This is an accurate description of the photograph, which was taken at the Aug. 14, 1936, hanging of Rainey Bethea. Bethea, a 26-year-old Black man, was convicted of raping and killing a 70-year-old white woman. In Kentucky, at the time, public executions were reserved only for punishment of rape and, by law, were to occur in the county in which the rape occurred.
For several reasons, the event became a colossal media circus. Over 20,000 people, local reports claimed, traveled to witness the event. A central reason for the media fascination was the fact that the general public was under the impression that this would be the first execution in which a woman acted as the executioner.
The responsibility for carrying out such executions rested with the county sheriff. Months prior to Bethea's scheduled execution, the elected sheriff of Daviess County died. By law, the position went to his wife, Florence Thompson.

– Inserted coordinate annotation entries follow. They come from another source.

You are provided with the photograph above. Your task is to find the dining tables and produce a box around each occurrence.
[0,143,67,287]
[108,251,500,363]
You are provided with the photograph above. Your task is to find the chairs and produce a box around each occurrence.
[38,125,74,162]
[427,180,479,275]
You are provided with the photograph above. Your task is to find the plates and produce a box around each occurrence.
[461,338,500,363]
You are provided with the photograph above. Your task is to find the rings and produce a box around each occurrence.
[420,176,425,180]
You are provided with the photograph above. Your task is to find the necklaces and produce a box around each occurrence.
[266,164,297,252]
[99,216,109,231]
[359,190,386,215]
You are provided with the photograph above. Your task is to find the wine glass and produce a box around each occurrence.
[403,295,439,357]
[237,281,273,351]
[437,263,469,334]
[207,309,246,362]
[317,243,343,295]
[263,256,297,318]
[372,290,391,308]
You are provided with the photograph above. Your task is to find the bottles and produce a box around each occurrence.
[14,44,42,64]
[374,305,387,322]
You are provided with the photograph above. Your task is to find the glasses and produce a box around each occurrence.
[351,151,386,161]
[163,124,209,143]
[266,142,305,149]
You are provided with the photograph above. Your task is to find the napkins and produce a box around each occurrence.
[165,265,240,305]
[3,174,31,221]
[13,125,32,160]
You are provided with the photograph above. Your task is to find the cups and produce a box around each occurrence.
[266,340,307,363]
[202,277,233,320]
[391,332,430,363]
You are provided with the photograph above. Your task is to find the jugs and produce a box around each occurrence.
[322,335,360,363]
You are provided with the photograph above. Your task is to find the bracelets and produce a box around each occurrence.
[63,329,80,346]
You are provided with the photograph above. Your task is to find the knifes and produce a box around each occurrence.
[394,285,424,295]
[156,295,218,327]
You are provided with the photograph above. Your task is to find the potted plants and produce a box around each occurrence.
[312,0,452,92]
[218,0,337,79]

As such, the execution was her responsibility, and early on she had indicated she was willing to perform this task herself. As reported by the Wichita Falls Times in July 1936:
Much as she abhors the job, Mrs. Florence Thompson, Daviess County's woman sheriff, is going to spring the trap that sends Rainey Bethea, Negro murderer, to his death. . . . She explained: "I could appoint the deputy sheriff or deputize any citizen to spring the trap, but to do that would inflict an unpleasant job — really my own hard task — upon someone else."

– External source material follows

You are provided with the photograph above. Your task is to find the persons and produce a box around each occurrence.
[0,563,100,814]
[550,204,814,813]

Later, however, Thompson changed her mind. As reported in the Owensboro Messenger, she did not want her three sons and a daughter to be known as "children of the woman sheriff who hanged a negro."
Though the arrangement was meant to be secret, Thompson had accepted the offer of a former Louisville police officer named Arthur Hash to pull the actual trigger that opened the platform's trap door. It later emerged that Hash had been fired by Louisville Police Department for, among other things, public drunkenness.
Reporters only learned of Hash's identity as the hangman because he was extremely and visibly drunk when he showed up at the Bethea execution, as reported in the Messenger:
It was the unsteady hand of Arthur L. [Hash], former Louisville policeman, that pulled a lever, allowing Bethea to drop to his death through a trapdoor on a gallows In Owensboro shortly after sunrise Friday. [...]
The attention of reporters was called to [Hash] when Deputy Sheriff Simon Smith was seen directing him to mount the scaffold, which he did with some difficulty. Members of the Louisville police force present at the hanging identified the hangman as Arthur [Hash] [...]
[Hash], who was visibly unsteady, nervously fingered the lever with which the trap door was released. He interrupted the final confession with repeated requests to the negro to "say something." Bethea paid no heed to the hangman's jibes and went to his death a few seconds later without uttering a word to the crowd. [...]
While the negro's body was hanging, [Hash] walked unsteadily down the steps and remarked to acquaintances: "I'm drunk as hell. I am getting away from this town as soon as I can. Well anyhow it's over." The executioner then disappeared Into the crowd. Before the execution. [Hash] told newsmen his name was "Dare Devil Dick of Montana."
As described in an article published in the Register of the Kentucky Historical Society, the media spectacle of the event contributed to ending the practice:
The tremendous attention was the last straw in a decades-long national trend away from public execution and resulted in Kentucky becoming the final state to ban the practice. Rainey Bethea thus attained the dubious distinction of being the last publicly executed convicted criminal in the United States.
Because Kentucky was the last state that made use of this practice, and because Bethea was the last person subjected to it, we rate the claim describing a photograph of this event as the last public execution in the U.S. as "True."